> [Texte source]
"""

Subordonnons la transition énergétique à l'objectif de croissance
Parmi les pays industrialisés, la France fait partie de ceux qui consomment le moins d'énergie par personne. En ce qui concerne les émissions de CO2, elle est de loin la moins polluante avec des émissions trois fois plus faibles par habitant que les États-Unis ou le Canada, deux fois inférieures à la Russie, et de 20 % à 40 % en dessous de l'Italie, des Pays-Bas, de l'Allemagne, de la Chine et du Royaume-Uni. Malgré ces bons résultats, le gouvernement a tenu à se donner des objectifs spectaculaires et dévastateurs: réduire les émissions de CO2 de 75 % d'ici à 2050, diminuer la consommation d'énergie de moitié dans le même délai, réduire la part du nucléaire d'un tiers en 2025, et porter la part des énergies renouvelables à 32 % d'ici à 2030. C'est une politique de décroissance.
Le bon sens aurait voulu que la France s'engage certes à faire aussi bien que les autres pays avancés, mais pas davantage, et qu'elle modère donc ses objectifs tant que les autres pays industrialisés n'ont pas atteint notre niveau de performance. Les engagements du gouvernement, au contraire, conduisent à des difficultés inextricables. C'est le cas pour les voitures. Réduire la consommation réelle de 5 à 4 litres aux 100 kilomètres est beaucoup plus difficile que de passer de 10 à 9.
L'objectif de réduction d'un tiers de la production d'électricité du parc nucléaire et de fermeture de 25 réacteurs en 2025 sera dévastateur pour le portefeuille des ménages et des entreprises mais aussi pour l'image de l'industrie nucléaire française dont nous essayons d'exporter le savoir-faire. Et demain, dans huit ans, même avec les hypothèses gouvernementales, la consommation n'aura pas sensiblement baissé, et les énergies renouvelables seront incapables de répondre à la demande.
Depuis dix ans, la consommation d'énergie ne baisse pratiquement pas malgré la crise et l'effondrement (moins 20 %!) de notre production industrielle. En 2015, la consommation d'énergie n'a diminué que de 0,1 million de tonnes d'équivalent pétrole sur 149, soit de 0,07 % très loin de l'objectif de 2 %. Rien de surprenant puisque la population française augmente de 0,5 % par an. Les besoins de la population sont considérables.

"""

> [Lignes fournies]
"""

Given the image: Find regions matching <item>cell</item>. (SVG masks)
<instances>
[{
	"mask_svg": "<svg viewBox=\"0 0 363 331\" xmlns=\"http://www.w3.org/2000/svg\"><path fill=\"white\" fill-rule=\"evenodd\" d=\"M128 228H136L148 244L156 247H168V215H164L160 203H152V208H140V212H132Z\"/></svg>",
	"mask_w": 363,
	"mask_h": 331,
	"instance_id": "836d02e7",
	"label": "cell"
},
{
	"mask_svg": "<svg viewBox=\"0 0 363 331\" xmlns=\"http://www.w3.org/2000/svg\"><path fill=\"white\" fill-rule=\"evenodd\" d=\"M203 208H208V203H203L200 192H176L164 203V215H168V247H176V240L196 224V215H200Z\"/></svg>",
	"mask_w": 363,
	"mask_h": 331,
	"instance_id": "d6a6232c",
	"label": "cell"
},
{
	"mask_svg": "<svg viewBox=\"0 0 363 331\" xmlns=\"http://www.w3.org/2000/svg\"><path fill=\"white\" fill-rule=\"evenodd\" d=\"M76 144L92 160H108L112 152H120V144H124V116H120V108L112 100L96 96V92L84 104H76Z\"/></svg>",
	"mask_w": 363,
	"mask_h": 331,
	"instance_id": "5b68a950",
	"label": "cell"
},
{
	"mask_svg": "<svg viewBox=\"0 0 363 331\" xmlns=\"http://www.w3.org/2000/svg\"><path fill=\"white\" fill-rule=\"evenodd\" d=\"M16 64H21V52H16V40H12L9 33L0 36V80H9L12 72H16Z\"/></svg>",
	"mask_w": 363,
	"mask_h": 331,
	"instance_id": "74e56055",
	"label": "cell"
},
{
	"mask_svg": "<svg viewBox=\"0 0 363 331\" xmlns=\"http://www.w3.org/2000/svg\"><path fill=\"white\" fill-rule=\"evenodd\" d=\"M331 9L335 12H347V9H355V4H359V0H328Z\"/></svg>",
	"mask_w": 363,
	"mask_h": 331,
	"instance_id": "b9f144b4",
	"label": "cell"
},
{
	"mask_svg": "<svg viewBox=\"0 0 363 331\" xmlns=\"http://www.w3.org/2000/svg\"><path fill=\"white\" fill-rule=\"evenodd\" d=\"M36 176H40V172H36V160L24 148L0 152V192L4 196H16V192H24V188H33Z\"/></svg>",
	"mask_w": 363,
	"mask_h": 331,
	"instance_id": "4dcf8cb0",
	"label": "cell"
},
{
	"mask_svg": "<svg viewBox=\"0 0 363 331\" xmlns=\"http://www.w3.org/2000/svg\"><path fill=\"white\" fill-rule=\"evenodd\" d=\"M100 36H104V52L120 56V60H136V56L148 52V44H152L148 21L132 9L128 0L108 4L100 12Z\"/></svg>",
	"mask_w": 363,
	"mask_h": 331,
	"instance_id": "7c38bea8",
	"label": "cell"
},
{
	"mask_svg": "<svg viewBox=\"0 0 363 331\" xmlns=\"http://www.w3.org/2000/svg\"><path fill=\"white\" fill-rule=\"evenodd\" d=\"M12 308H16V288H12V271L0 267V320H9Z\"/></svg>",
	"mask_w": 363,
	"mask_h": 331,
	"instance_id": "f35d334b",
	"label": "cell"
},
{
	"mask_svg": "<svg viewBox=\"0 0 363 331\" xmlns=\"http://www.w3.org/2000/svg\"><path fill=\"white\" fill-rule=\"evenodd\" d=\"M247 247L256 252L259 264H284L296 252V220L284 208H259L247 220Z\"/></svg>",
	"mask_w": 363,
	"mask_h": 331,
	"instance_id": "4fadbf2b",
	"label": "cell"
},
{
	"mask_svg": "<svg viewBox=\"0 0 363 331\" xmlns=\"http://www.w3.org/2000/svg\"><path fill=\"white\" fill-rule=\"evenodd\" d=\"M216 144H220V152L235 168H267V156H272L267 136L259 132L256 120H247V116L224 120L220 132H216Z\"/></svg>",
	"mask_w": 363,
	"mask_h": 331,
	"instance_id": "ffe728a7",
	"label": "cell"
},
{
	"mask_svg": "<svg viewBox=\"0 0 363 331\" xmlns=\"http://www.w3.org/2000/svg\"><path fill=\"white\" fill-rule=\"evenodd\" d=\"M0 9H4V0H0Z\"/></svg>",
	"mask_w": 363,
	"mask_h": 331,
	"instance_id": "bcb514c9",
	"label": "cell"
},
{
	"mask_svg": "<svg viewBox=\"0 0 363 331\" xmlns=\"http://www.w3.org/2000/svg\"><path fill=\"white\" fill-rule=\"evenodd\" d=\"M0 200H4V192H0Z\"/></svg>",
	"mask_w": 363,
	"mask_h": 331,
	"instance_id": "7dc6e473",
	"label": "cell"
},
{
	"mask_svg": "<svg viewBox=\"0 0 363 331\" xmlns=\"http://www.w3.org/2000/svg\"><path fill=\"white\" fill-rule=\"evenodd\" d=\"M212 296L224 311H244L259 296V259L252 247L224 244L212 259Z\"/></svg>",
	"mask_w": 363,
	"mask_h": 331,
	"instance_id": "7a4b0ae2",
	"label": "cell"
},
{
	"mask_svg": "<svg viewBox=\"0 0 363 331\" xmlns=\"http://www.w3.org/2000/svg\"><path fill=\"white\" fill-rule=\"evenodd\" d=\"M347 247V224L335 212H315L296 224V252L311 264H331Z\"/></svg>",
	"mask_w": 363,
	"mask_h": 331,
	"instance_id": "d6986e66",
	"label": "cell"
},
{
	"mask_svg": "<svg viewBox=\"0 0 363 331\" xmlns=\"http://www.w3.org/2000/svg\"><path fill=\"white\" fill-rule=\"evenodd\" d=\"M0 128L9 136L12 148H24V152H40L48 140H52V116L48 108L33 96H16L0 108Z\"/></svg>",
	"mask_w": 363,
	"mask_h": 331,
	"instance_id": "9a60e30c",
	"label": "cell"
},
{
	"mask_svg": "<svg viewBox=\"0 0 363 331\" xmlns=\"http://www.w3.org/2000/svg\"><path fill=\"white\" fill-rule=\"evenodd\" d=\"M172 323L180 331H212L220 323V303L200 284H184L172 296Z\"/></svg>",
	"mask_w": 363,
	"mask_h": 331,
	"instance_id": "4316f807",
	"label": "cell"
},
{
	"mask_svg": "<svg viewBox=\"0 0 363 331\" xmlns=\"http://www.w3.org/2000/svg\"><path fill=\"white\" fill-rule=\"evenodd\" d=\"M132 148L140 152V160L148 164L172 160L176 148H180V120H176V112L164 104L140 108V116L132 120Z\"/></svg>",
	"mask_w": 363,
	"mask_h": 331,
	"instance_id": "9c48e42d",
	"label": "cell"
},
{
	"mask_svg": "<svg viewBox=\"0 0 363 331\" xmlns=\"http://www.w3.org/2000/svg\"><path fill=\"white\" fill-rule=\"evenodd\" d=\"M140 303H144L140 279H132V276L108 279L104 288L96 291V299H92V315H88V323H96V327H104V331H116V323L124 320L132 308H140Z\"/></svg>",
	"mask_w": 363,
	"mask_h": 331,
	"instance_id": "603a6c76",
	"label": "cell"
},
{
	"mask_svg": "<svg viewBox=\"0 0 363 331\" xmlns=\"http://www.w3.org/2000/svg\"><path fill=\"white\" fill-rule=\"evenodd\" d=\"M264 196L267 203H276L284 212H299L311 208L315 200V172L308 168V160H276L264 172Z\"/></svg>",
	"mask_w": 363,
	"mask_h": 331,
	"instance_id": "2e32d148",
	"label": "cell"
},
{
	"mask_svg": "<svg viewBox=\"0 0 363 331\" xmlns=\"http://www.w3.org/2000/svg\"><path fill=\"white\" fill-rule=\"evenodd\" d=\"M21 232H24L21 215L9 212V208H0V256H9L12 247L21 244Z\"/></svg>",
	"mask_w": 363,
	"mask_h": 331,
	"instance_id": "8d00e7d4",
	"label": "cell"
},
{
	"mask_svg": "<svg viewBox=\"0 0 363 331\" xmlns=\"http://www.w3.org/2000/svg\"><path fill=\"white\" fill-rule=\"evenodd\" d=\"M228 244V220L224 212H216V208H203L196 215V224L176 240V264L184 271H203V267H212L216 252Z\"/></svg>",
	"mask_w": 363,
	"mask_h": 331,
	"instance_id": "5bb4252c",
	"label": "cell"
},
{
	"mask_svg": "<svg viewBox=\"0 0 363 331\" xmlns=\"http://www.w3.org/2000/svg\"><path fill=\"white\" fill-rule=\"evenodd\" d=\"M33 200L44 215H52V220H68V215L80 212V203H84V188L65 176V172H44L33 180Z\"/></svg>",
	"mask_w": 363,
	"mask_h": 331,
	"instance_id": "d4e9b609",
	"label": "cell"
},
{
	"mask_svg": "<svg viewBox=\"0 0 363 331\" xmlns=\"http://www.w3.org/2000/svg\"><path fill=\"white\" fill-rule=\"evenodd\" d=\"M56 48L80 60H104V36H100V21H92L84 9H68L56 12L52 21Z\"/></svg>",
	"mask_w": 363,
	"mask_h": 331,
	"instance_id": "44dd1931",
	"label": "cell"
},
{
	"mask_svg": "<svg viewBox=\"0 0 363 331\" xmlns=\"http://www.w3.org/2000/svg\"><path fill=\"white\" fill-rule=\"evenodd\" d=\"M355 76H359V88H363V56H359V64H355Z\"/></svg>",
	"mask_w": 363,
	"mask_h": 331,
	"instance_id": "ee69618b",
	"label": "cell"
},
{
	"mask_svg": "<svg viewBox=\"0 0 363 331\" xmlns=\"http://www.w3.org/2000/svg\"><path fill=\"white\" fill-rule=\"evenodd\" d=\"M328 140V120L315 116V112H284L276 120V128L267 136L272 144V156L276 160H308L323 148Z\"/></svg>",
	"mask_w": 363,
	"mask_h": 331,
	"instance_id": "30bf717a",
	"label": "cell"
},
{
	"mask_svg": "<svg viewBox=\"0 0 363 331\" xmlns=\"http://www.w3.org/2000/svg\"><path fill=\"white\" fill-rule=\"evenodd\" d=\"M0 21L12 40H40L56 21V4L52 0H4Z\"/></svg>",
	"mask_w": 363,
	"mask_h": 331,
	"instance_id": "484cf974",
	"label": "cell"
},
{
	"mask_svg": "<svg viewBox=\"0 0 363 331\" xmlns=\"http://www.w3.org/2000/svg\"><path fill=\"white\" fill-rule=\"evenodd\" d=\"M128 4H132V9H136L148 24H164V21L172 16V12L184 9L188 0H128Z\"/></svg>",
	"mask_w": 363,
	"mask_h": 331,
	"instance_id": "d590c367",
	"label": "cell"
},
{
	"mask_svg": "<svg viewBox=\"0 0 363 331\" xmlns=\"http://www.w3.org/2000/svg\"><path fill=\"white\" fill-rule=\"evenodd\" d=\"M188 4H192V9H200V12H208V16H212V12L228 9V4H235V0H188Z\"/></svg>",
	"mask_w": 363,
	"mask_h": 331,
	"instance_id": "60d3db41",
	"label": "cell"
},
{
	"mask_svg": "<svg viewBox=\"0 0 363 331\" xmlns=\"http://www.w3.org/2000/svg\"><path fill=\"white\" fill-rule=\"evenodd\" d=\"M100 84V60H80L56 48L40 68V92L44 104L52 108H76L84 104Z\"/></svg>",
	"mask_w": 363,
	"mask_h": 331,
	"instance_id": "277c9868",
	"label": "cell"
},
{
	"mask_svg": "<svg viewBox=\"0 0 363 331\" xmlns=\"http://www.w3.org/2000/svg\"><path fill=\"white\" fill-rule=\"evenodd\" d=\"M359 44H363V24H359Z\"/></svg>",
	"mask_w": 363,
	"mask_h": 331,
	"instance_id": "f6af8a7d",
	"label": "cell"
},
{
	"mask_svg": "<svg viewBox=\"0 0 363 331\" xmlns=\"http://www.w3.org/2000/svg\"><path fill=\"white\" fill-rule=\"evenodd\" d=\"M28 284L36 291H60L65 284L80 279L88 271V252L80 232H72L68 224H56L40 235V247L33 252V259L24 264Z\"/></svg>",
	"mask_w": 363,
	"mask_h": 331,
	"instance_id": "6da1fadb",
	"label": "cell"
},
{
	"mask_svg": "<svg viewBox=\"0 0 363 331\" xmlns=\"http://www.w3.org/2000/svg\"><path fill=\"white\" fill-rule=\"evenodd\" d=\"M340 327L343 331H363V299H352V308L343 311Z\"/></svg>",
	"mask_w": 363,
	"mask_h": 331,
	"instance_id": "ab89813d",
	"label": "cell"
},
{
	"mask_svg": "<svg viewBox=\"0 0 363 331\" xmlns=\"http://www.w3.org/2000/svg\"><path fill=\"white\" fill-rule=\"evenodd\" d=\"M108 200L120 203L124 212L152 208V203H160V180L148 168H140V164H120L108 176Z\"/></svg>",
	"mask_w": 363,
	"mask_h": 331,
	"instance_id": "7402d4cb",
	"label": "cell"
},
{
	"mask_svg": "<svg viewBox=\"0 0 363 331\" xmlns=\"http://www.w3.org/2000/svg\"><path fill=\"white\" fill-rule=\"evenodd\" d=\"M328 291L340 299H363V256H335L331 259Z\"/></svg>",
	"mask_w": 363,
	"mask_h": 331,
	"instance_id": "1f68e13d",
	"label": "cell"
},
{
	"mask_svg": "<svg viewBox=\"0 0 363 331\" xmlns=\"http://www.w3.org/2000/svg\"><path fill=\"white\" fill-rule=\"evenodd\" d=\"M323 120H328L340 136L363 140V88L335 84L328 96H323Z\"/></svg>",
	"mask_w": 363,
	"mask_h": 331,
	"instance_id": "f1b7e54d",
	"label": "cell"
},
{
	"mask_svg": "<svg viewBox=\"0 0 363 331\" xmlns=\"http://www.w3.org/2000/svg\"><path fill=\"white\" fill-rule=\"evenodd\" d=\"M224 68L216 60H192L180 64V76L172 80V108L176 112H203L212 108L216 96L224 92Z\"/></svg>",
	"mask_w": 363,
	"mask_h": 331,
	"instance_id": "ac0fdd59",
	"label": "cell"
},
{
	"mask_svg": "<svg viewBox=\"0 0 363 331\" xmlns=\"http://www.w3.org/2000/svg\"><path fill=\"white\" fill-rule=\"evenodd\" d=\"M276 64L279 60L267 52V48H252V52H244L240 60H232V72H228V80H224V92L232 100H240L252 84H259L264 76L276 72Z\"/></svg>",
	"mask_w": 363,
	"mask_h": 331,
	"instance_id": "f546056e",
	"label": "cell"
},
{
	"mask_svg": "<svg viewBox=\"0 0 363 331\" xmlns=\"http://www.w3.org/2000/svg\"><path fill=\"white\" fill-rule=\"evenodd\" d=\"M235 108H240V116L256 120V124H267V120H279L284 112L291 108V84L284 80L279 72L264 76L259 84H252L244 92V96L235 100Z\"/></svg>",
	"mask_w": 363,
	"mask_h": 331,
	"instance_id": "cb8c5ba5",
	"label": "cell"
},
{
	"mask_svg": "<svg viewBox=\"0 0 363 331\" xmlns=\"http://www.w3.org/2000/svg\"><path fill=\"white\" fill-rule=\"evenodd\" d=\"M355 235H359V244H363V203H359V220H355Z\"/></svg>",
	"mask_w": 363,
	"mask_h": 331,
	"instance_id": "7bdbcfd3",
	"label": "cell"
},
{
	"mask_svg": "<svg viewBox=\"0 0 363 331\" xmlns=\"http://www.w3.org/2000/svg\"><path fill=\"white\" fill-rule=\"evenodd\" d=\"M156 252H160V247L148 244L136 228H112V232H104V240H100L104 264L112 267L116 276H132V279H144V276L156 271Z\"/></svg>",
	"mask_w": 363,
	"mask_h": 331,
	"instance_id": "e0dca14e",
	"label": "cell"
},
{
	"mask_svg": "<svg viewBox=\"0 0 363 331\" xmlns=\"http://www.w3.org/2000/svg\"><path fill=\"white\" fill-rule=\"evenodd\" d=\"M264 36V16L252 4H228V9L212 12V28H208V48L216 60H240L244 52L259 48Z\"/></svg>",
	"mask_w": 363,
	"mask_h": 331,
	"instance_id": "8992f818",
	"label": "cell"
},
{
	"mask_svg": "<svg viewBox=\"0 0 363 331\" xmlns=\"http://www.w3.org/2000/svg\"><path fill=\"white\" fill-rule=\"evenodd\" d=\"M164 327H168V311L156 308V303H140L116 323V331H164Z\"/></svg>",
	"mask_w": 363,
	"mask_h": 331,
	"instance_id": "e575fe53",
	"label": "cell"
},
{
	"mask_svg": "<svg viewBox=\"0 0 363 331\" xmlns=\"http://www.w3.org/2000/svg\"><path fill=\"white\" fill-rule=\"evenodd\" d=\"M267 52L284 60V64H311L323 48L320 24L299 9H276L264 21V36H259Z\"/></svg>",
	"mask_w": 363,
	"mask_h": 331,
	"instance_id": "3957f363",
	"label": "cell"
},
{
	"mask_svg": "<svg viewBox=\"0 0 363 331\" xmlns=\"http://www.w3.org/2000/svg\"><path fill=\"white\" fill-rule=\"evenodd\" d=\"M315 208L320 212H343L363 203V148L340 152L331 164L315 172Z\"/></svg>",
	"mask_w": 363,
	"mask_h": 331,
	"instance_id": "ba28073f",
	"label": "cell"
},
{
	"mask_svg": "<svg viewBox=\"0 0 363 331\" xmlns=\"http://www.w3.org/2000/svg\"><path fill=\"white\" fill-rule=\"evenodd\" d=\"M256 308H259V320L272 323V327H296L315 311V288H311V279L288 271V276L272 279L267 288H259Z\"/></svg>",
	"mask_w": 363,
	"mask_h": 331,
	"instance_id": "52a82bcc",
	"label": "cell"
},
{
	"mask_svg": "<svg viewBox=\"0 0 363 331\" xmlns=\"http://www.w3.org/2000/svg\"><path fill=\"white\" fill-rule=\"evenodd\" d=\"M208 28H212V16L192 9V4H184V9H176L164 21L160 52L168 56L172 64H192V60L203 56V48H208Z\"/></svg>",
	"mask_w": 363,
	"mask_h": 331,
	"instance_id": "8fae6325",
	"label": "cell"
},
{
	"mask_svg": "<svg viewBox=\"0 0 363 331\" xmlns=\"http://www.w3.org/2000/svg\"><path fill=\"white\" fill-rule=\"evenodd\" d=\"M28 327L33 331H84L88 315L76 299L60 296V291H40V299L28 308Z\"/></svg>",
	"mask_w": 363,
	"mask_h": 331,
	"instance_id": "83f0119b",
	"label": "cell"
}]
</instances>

"""

> [Exercice court 1]
D'après le texte sur la transition énergétique, de combien la consommation d'énergie de la France a-t-elle baissé en 2015 ?
> [Exercice court 2]
Prolongez d'un paragraphe le texte sur la transition énergétique, à la suite de sa dernière phrase.

> [Réponse 1]
Elle n'a baissé que de 0,1 million de tonnes d'équivalent pétrole sur 149, soit 0,07 %.

> [Réponse 2]
Les énergies renouvelables, éolien, solaire, biomasse, sont fortement subventionnées soit directement, soit par des obligations d'achat, des tarifs administrés ou des compléments de rémunération. Leur coût brut de production est de 2 à 8 fois supérieur aux tarifs du marché, sans tenir compte des surcoûts liés à leur intermittence et aux adaptations nécessaires du réseau. Le coût de l'éolien terrestre n'a pas baissé depuis treize ans ; celui du photovoltaïque le plus performant en France est encore 2,5 fois supérieur au coût standard. Des charges qui ne peuvent que handicaper notre économie en détruisant plus de vrais emplois qu'ils ne créent d'emplois subventionnés. La charge de ces nouvelles énergies renouvelables pour les consommateurs sera de 10 milliards d'euros en 2017 (via les taxes payées par les Français), alors qu'elles ne représentent que 6 % de l'électricité consommée. Et elle augmentera très rapidement si leur déploiement se poursuit.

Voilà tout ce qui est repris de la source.